Ketua Gabungan Perusahaan Perunggasan Indonesia (GAPPI) Anton Supit beranggapan, penurunan harga jagung di pasar internasional tidak terlalu besar. Harga impor jagung turun Rp 1.000 per kilogram menjadi Rp 4.000 kilogram.
Tingginya ongkos produksi pakan ternak juga karena bea masuk. Anton mengatakan, pengusaha harus menanggung bea masuk jagung impor. "Kenaikan BBM pekan lalu juga membuat harga jagung tetap tinggi," katanya, Selasa (10/3).
Karena itu, Anton mendesak pemerintah segera merealisasikan rencana penanaman jagung 1 juta hektare untuk mengurangi ketergantungan impor.

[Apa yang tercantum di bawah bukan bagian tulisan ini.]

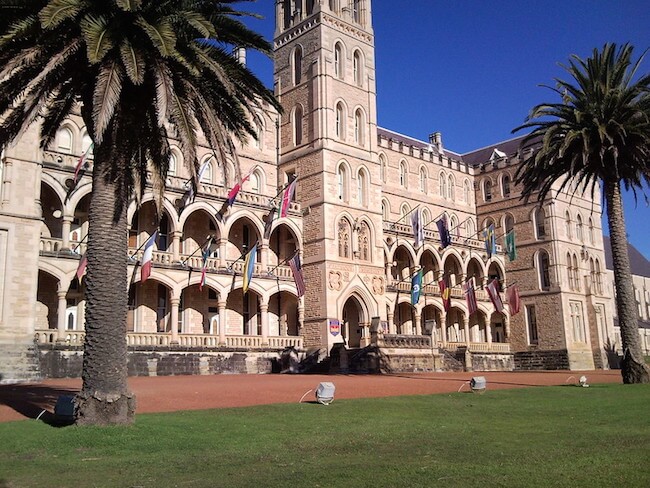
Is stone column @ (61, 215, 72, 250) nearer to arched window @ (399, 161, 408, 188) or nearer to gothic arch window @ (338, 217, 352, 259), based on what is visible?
gothic arch window @ (338, 217, 352, 259)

Ia menghitung jika ada tambahan 1 juta hektare lahan baru maka ada tambahan jagung sebesar 5 juta ton. Dari hasil tersebut, produksi jagung nasional justru akan suprlus hingga 2 juta ton.
Tahun ini, pengusaha pakan ternak membutuhkan jagung sebesar 8 juta ton sampai 8,5 juta ton. Kebutuhan jagung ini naik dari tahun sebelumnya yang hanya sebesar 7,5 juta ton. Kenaikan ini dipacu bertambahnya pabrik pakan ternak. Catatan saja, pada 2014 lalu ada tambahan lima pabrik pakan ternak baru.
Nah, pada kuartal satu ini Gabungan Pengusaha Pakan Ternak (GPMT) merekomendasikan impor jagung untuk pakan ternak sebanyak 900.000 ton sampai 1 juta ton. Sementara kebutuhan pakan ternak selama tiga bulan dari Januari sampai Maret diprediksi berkisar 2 juta ton.